** Task prompt **
In the post on Tensorflow Data Validation, which two packages does the writer report missing on Ubuntu 16.04?

** Excerpt **

============

Hands on Tensorflow Data Validation

Vincent Teyssier
Towards Data Science
8 min readSep 13, 2018

--

Google just released their new piece for an end to end big data platform, TFDV! One of the big pain in data science is to handle data quality issue, ie data validation. Let’s see how google delivers on this first version and how useful this new library is.

1. Installation

Quite a standard installation process via pip, however make sure you have pre-installed a few dependencies to be sure it compiles without issues. In my case, on Ubuntu 16.04, I was missing python-dev and python-snappy for faster performance. Bazel is also good to have if you start to use TFX libraries.

sudo apt-get install python-dev python-snappy
pip install tensorflow-data-validation

This TFDV being a rather new library, the documentation is pretty…. inexistant, so I strongly advise you to clone the repository and look at what parameters each function you use are accepting.

2. Loading data and generating statistics:

No rocket science here, we first import the library, and the first step in your dataset analysis/validation is to generated_statistics on your dataset. I will load a csv here and specify a separator, but you can also load a TFRecords instead. For convenience here is both function definition headers:

import tensorflow_data_validation as tfdvdef generate_statistics_from_csv(
data_location,
column_names = None,
delimiter = ‘,’,
output_path = None,
stats_options = stats_api.StatsOptions(),
pipeline_options = None,):
...def generate_statistics_from_tfrecord(
data_location,
output_path = None,
stats_options = stats_api.StatsOptions(),
pipeline_options = None,):

Let’s load and generate our stats:

BASE_DIR = os.getcwd()

============

** Dataset records **
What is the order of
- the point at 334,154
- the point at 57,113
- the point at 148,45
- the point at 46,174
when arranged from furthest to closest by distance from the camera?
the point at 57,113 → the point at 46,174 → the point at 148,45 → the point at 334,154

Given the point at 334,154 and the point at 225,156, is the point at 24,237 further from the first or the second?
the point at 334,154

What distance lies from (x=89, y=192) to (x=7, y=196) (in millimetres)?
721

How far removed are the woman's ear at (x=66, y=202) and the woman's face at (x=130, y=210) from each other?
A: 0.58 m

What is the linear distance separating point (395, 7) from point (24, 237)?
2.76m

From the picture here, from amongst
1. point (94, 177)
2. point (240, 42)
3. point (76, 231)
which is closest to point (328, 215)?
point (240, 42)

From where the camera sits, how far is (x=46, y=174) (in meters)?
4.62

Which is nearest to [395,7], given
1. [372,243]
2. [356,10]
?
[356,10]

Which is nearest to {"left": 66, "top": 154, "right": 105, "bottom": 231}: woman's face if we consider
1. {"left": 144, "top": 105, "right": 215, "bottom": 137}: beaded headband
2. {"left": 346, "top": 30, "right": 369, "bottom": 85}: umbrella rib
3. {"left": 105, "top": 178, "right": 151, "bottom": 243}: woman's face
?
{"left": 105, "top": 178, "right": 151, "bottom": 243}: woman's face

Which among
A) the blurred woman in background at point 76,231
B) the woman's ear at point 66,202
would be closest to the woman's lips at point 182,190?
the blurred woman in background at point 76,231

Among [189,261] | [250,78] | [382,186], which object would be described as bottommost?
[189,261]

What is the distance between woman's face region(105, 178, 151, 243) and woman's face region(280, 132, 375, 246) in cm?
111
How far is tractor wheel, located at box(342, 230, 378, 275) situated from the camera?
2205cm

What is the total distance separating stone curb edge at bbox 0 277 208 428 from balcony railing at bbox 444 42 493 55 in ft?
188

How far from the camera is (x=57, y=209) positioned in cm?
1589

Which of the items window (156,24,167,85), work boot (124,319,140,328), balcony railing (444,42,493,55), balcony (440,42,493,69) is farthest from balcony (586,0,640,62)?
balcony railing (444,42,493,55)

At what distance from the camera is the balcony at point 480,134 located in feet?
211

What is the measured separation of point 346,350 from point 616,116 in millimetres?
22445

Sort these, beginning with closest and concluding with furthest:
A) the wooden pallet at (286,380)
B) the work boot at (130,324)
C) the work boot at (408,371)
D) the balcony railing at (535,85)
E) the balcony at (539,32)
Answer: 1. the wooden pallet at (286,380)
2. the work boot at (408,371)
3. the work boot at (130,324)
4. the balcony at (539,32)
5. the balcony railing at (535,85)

============

** Exercise result **
python-dev and python-snappy